■ Written problem
Copy the following records line for line, without any changes.

[Records from a data collection]
■ ■ ■ ■ ■

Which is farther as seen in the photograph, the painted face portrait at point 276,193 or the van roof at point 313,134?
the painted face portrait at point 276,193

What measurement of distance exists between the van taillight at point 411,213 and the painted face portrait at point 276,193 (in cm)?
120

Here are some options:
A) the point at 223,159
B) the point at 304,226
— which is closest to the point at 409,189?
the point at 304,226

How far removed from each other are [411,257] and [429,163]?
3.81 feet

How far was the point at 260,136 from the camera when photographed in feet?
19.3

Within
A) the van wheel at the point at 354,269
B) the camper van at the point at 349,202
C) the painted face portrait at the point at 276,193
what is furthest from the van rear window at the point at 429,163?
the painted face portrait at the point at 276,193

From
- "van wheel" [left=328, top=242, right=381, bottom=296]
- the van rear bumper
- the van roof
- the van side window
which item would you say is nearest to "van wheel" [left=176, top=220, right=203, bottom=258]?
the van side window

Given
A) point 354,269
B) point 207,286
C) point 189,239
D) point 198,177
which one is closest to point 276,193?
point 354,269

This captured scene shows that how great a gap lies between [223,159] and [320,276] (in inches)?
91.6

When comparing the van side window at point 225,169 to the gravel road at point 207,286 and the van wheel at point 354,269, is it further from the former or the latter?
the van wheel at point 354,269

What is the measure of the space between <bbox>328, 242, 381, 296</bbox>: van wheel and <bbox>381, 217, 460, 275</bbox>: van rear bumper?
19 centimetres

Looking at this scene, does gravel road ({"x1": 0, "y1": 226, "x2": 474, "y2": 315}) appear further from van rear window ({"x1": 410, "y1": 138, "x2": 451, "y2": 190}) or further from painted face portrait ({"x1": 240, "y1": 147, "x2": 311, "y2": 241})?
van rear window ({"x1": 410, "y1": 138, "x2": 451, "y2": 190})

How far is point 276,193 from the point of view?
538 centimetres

■ ■ ■ ■ ■

■ Result of this exercise
Which is farther as seen in the photograph, the painted face portrait at point 276,193 or the van roof at point 313,134?
the painted face portrait at point 276,193

What measurement of distance exists between the van taillight at point 411,213 and the painted face portrait at point 276,193 (in cm)?
120

Here are some options:
A) the point at 223,159
B) the point at 304,226
— which is closest to the point at 409,189?
the point at 304,226

How far removed from each other are [411,257] and [429,163]?
3.81 feet

How far was the point at 260,136 from the camera when photographed in feet?
19.3

Within
A) the van wheel at the point at 354,269
B) the camper van at the point at 349,202
C) the painted face portrait at the point at 276,193
what is furthest from the van rear window at the point at 429,163?
the painted face portrait at the point at 276,193

From
- "van wheel" [left=328, top=242, right=381, bottom=296]
- the van rear bumper
- the van roof
- the van side window
which item would you say is nearest to "van wheel" [left=176, top=220, right=203, bottom=258]?
the van side window

Given
A) point 354,269
B) point 207,286
C) point 189,239
D) point 198,177
which one is closest to point 276,193?
point 354,269

This captured scene shows that how great a gap lies between [223,159] and [320,276] (in inches)?
91.6

When comparing the van side window at point 225,169 to the gravel road at point 207,286 and the van wheel at point 354,269, is it further from the former or the latter?
the van wheel at point 354,269

What is the measure of the space between <bbox>328, 242, 381, 296</bbox>: van wheel and <bbox>381, 217, 460, 275</bbox>: van rear bumper?
19 centimetres

Looking at this scene, does gravel road ({"x1": 0, "y1": 226, "x2": 474, "y2": 315}) appear further from van rear window ({"x1": 410, "y1": 138, "x2": 451, "y2": 190}) or further from painted face portrait ({"x1": 240, "y1": 147, "x2": 311, "y2": 241})?
van rear window ({"x1": 410, "y1": 138, "x2": 451, "y2": 190})

How far is point 276,193 from the point of view?
538 centimetres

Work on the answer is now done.